Directions
From the blog post below, copy out word for word the part starting with "Perhaps the passage" and going on through "lie. Oh well.".

*** Opening of Exercise passage ***

Perhaps the passage from the book would argue otherwise. Perhaps I've just made a huge circle around myself and this whole maze of a concept. Oh it's so late. This is such a long rambling. I know I've established nothing save for the difficulty of the whole thing...if you are reading this, if you've made it through to the end, please tell me your thoughts. Goodnight.

Friday, October 9, 2009

plans

Today I went with my mom to Target and felt gloriously midwestern. I tried my hardest to dress Oberlinesque- see visable socks, clumsy shoes, big scarf, difficult patterns and mess hair. It was like my own little silent announcement to the town that I am in fact not from here, also a louder announcement to myself that this is a lie. Oh well.

Until things get put together, I am in a weird no-man's land of what is home and doesn't feel like it, and what feels like home and isn't. It may be that familiarity bores me- I feel like I'm in a time capsule of things and places that no longer apply as mine, but are just as much now as they ever were. I sit in the web of Ann Arbor cafes and inevitably see a summer spent at the same window tables, and behind them four, seven years of the same. I was so anxious to leave, but now it seems there's no question that I wouldn't really, that I'd always end up back. I'm one for absolutes, and so this quick and unexpected return feels silly and taunting. I'm exasperated by how happy my mother is. I was supposed to be gone. It must be, of course, possible to stay in one place and be different. Obviously I changed some between the fifth and twelfth grades. Then why does this all feel like such a regression?

*** Close of Exercise passage ***
*** Opening of Data shown ***

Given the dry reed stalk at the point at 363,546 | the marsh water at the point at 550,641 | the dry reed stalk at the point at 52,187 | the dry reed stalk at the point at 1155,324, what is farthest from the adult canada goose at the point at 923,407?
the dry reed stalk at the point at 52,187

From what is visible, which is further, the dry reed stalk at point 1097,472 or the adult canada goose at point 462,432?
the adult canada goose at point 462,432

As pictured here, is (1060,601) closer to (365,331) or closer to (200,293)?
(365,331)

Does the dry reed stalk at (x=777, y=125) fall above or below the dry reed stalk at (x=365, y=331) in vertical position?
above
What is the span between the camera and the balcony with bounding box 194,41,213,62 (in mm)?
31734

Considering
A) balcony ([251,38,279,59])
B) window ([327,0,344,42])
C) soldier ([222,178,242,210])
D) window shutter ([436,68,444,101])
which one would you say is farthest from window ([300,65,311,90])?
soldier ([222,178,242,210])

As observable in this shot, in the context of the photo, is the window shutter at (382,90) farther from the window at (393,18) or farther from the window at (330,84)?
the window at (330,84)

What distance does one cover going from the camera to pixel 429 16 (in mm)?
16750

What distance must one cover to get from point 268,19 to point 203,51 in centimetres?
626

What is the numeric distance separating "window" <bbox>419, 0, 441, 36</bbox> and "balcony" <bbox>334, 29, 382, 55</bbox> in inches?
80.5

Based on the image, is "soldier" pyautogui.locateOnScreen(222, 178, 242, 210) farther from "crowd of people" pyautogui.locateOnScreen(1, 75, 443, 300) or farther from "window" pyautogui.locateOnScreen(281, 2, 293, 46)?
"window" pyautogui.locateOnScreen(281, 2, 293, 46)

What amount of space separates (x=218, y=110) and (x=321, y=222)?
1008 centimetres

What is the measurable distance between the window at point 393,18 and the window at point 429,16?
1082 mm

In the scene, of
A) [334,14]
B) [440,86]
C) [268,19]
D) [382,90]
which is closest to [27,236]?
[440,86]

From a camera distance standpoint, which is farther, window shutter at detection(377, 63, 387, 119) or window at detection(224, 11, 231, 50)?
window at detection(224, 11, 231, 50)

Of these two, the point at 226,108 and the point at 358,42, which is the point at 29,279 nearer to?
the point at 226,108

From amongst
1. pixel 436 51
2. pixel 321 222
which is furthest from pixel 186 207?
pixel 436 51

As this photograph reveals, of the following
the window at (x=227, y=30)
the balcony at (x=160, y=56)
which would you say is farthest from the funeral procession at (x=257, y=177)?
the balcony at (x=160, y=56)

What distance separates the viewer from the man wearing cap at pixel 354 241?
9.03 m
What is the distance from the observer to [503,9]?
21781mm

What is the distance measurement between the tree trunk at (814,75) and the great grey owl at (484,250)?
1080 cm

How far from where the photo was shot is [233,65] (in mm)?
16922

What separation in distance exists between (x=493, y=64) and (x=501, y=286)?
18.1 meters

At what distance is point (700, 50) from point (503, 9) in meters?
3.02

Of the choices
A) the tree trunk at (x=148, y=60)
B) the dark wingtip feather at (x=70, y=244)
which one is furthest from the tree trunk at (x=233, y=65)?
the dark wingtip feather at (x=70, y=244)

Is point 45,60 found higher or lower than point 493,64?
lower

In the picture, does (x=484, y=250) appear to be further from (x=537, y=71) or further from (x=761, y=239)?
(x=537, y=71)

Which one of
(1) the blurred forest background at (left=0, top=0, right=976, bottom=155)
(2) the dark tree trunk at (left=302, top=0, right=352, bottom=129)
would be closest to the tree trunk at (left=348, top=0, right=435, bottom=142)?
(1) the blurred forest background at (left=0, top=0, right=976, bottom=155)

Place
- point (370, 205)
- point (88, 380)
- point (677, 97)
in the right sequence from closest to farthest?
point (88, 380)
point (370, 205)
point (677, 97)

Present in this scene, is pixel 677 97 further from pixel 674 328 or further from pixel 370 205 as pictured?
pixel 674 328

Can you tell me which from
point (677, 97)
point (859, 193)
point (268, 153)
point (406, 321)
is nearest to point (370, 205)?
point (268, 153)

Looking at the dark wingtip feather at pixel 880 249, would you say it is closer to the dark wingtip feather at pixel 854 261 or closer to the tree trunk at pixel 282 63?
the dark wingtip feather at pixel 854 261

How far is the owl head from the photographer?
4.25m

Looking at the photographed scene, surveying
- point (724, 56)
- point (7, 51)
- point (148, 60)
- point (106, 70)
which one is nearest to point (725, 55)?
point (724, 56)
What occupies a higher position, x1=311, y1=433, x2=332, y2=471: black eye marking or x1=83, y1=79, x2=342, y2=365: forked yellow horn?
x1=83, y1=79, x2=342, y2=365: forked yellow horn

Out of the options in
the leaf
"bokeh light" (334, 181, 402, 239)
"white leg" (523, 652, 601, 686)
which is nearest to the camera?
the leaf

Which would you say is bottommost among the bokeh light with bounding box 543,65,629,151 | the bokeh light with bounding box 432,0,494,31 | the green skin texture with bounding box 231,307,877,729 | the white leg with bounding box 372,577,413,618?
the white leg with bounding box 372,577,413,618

*** Close of Data shown ***

Response to this exercise
Perhaps the passage from the book would argue otherwise. Perhaps I've just made a huge circle around myself and this whole maze of a concept. Oh it's so late. This is such a long rambling. I know I've established nothing save for the difficulty of the whole thing...if you are reading this, if you've made it through to the end, please tell me your thoughts. Goodnight.

Friday, October 9, 2009

plans

Today I went with my mom to Target and felt gloriously midwestern. I tried my hardest to dress Oberlinesque- see visable socks, clumsy shoes, big scarf, difficult patterns and mess hair. It was like my own little silent announcement to the town that I am in fact not from here, also a louder announcement to myself that this is a lie. Oh well.